RFC-022: Environment Variable Candidates Analysis¶
- Status: Completed (Historical Reference)
- Authors:
- Date: 2025-12-22
- Stakeholders: Maintainers, developers, DevOps engineers
- Related RFCs:
docs/rfc/RFC-013-openai-provider-implementation.md- OpenAI provider implementation (uses environment variables)- Related Documents:
docs/api/CONFIGURATION.md- Complete documentation of implemented environment variables
Overview¶
Note: This RFC documents the analysis and implementation plan for environment variable support. All recommended high and medium priority environment variables have been implemented. This document is kept as a historical reference for understanding the design decisions.
Purpose: Analyze all configuration options to identify good candidates for environment variable support
Current State¶
Currently supported environment variables:
- ✅
OPENAI_API_KEY- API key (security-sensitive) - ✅
LOG_LEVEL- Runtime logging control
Analysis Framework¶
We evaluate candidates based on:
- Security: Contains sensitive data (API keys, secrets)
- Deployment Flexibility: Values differ per environment (dev/staging/prod)
- Runtime Control: Users want to change without modifying config files
- Docker/CI/CD: Commonly set in containerized deployments
- User Convenience: Frequently changed values
Field-by-Field Analysis¶
🔴 High Priority Candidates¶
1. OUTPUT_DIR / OUTPUT_DIRECTORY¶
- Rationale:
- Different per environment (dev vs prod)

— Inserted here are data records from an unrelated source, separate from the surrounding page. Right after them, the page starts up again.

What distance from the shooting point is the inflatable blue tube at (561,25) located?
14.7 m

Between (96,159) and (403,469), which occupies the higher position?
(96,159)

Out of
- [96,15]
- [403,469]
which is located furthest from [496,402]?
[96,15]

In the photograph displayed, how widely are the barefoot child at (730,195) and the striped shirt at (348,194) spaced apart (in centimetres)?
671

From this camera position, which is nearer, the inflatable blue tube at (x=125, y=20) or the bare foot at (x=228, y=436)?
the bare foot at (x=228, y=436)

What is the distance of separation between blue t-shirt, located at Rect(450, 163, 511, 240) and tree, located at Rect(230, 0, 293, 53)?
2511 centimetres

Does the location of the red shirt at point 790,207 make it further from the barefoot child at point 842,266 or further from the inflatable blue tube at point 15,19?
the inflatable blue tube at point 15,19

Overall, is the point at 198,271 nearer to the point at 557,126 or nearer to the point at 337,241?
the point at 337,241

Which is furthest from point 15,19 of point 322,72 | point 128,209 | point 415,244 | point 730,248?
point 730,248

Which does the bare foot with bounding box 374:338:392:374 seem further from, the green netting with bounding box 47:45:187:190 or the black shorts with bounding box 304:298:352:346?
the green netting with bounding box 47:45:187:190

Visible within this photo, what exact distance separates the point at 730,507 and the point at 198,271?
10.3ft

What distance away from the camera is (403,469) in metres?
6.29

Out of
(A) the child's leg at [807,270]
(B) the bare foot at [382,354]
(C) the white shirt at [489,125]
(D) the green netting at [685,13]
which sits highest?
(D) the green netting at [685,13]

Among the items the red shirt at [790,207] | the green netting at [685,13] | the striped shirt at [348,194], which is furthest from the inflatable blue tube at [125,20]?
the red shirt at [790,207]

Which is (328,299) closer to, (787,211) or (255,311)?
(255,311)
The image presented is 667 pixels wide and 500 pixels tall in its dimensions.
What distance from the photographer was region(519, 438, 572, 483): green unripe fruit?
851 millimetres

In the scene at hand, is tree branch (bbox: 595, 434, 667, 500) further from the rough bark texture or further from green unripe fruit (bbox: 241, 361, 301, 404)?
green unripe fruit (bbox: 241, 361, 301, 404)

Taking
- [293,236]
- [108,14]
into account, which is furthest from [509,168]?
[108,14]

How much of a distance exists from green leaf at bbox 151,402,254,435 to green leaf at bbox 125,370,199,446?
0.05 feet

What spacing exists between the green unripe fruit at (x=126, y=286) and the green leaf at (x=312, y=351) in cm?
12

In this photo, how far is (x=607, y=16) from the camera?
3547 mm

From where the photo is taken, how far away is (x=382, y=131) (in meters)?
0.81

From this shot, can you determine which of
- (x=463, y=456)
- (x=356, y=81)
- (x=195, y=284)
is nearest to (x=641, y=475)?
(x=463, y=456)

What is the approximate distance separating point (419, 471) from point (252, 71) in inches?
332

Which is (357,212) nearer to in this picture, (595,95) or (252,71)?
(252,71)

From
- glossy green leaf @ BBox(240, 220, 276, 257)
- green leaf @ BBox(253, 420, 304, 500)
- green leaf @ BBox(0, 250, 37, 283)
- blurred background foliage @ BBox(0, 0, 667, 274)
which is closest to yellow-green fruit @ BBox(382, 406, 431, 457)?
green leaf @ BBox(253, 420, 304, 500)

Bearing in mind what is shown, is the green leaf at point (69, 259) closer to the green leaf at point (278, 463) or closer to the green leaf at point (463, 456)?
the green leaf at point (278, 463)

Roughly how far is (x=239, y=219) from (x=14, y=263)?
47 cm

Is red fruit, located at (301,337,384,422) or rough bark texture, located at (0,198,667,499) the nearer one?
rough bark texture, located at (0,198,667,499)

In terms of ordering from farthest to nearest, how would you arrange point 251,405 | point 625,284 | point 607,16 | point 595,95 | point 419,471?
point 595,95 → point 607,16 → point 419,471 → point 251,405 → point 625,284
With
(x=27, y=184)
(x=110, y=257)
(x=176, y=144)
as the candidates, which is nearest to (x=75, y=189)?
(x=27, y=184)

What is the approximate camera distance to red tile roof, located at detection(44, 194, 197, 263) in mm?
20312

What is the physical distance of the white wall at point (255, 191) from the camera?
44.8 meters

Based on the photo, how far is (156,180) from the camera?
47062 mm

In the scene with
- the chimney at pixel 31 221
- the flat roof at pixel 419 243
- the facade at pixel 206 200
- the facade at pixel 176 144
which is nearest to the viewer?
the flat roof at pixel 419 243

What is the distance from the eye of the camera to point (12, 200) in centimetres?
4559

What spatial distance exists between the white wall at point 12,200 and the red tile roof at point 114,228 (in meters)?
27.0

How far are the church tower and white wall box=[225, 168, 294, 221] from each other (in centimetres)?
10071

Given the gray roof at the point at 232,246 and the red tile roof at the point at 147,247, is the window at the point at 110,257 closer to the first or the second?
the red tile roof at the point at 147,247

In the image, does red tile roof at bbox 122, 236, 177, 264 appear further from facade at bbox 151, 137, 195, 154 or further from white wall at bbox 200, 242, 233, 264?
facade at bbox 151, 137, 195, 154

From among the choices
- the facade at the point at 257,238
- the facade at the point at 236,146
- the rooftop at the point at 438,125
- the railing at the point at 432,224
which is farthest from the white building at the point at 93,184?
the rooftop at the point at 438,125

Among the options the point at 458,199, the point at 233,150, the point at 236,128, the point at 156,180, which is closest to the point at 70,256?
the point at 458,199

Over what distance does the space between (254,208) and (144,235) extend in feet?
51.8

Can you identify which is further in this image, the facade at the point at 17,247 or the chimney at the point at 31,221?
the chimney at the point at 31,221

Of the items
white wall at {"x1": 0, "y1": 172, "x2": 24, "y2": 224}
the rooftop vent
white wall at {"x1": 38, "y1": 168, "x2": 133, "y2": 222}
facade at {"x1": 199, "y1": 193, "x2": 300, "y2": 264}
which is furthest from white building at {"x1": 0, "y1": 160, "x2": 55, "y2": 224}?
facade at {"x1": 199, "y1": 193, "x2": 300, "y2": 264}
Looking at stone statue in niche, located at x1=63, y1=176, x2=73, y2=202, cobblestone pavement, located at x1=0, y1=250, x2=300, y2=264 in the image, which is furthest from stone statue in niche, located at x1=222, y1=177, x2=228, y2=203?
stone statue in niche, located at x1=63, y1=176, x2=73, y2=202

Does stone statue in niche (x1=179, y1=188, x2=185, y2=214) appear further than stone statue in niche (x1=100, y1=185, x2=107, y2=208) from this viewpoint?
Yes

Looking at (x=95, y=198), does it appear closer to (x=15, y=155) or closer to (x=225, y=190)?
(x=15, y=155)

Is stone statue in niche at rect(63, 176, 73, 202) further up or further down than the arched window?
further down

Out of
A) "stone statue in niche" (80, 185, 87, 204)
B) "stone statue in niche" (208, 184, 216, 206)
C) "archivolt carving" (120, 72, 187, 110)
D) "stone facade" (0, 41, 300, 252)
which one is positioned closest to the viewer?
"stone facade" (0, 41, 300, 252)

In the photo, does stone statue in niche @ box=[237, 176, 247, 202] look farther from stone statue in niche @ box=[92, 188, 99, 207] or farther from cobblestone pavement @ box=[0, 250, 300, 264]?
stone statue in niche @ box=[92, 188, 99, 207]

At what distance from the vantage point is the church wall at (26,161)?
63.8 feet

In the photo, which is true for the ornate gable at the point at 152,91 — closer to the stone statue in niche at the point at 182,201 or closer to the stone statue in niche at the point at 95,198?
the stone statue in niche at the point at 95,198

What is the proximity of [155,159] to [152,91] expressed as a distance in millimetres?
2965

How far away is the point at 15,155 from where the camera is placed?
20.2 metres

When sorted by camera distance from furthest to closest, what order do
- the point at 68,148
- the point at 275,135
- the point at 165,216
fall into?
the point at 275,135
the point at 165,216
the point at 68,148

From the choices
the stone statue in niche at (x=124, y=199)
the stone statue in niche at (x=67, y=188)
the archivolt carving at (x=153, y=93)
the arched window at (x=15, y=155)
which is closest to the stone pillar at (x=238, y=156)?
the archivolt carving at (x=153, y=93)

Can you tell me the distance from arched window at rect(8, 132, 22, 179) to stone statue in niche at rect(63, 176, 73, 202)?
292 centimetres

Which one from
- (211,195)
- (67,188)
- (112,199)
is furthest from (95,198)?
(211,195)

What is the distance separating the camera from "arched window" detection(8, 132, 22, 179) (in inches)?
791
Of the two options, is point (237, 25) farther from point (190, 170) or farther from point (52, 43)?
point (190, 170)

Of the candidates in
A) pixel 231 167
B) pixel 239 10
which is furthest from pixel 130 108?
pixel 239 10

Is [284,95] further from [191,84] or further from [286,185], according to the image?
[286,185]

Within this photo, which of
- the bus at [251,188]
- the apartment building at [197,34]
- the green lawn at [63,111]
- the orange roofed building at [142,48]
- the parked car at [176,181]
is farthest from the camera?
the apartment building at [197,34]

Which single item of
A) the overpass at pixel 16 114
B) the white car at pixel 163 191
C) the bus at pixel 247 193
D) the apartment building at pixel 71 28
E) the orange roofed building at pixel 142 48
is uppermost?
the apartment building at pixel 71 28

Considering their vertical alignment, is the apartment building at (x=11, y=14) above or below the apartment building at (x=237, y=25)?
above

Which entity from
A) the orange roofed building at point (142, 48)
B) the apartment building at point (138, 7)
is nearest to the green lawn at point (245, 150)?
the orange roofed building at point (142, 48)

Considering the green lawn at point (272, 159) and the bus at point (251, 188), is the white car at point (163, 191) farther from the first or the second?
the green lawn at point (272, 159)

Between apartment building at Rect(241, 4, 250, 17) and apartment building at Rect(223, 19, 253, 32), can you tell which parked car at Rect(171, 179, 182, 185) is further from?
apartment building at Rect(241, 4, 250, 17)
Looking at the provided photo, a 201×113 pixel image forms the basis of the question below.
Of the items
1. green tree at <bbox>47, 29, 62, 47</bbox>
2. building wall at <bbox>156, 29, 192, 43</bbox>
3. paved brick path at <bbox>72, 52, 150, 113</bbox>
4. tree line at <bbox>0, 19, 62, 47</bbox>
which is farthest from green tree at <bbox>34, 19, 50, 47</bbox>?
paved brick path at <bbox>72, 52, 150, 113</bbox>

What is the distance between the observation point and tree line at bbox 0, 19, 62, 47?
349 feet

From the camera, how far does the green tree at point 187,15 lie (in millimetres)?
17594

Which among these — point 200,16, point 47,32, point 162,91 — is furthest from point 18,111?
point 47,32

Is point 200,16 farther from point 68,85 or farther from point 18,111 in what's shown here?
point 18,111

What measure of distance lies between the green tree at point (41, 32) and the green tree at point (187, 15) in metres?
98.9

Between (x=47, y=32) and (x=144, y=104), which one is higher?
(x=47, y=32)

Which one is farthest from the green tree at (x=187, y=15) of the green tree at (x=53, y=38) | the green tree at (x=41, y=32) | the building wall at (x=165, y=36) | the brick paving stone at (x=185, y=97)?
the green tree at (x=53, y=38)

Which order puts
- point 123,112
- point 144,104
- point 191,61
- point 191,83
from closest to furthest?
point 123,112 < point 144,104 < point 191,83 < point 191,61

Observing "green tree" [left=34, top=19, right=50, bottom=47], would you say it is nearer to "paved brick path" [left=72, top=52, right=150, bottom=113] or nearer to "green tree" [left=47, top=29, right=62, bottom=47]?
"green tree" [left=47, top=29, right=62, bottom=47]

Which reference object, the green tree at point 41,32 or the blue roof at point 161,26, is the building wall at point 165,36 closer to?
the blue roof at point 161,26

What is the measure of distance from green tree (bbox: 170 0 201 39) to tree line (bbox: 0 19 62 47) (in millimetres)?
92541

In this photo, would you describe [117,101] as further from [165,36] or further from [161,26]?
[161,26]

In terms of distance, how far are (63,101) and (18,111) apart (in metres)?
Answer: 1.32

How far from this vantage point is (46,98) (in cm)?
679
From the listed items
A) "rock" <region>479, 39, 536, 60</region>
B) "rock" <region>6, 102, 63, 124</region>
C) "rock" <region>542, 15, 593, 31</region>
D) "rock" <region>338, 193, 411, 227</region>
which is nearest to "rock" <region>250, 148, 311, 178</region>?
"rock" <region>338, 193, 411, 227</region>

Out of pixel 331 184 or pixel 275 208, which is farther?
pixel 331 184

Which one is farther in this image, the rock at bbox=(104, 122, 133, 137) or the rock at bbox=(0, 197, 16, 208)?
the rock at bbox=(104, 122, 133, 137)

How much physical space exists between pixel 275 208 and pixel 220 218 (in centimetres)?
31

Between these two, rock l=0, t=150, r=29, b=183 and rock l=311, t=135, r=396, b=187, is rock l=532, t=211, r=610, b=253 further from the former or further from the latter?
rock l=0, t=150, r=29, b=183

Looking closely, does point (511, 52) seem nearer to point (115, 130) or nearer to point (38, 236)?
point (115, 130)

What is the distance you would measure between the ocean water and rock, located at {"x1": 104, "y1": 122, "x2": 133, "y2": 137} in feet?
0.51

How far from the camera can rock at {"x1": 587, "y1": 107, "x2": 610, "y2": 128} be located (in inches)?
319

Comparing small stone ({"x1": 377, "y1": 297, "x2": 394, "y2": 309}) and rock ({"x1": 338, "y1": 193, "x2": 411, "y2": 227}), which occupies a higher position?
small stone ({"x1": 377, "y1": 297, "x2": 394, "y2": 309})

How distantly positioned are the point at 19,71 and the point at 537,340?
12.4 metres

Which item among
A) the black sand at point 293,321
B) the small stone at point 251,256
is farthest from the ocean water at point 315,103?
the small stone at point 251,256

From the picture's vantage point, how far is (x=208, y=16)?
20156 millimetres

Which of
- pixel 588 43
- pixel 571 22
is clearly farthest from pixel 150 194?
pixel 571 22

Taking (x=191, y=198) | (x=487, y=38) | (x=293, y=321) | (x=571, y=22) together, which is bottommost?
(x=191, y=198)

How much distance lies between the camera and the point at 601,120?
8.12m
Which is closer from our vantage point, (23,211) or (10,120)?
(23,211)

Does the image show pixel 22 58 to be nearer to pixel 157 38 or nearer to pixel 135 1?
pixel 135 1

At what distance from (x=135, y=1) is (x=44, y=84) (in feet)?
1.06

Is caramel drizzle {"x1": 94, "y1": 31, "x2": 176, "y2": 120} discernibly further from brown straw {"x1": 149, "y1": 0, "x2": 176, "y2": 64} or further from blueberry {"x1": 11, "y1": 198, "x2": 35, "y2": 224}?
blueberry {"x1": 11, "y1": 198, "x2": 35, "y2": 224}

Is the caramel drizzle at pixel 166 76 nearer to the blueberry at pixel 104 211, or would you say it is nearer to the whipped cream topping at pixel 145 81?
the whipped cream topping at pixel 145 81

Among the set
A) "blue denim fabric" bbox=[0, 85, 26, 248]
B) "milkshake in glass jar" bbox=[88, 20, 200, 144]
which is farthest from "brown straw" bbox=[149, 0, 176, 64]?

- Docker volumes often need custom paths
- CI/CD pipelines need flexible output locations
- Use Case:
OUTPUT_DIR=/data/transcripts python3 -m podcast_scraper ... - Priority: HIGH
- Recommendation: ✅ ADD
2. CACHE_DIR / SUMMARY_CACHE_DIR¶
- Rationale:
- Model cache location varies by deployment
- Docker containers need persistent cache volumes
- Different users/devices have different cache locations
- Use Case:
SUMMARY_CACHE_DIR=/cache/models python3 -m podcast_scraper ... - Priority: HIGH
- Recommendation: ✅ ADD
3. LOG_FILE¶
- Rationale:
- Log file location often environment-specific
- Docker/containers need log file paths
- Similar to LOG_LEVEL (already supported)
- Use Case:
LOG_FILE=/var/log/podcast_scraper.log python3 -m podcast_scraper ... - Priority: HIGH
- Recommendation: ✅ ADD
🟡 Medium Priority Candidates¶
4. WORKERS¶
- Rationale:
- Performance tuning per environment
- Docker containers may have CPU limits
- CI/CD might want fewer workers
- Use Case:
WORKERS=4 python3 -m podcast_scraper ... - Priority: MEDIUM
- Recommendation: ✅ ADD (useful for deployment flexibility)
5. TRANSCRIPTION_PARALLELISM¶
- Rationale:
- Performance tuning
- OpenAI API rate limits might require adjustment
- Use Case:
TRANSCRIPTION_PARALLELISM=3 python3 -m podcast_scraper ... - Priority: MEDIUM
- Recommendation: ✅ ADD (useful for OpenAI provider tuning)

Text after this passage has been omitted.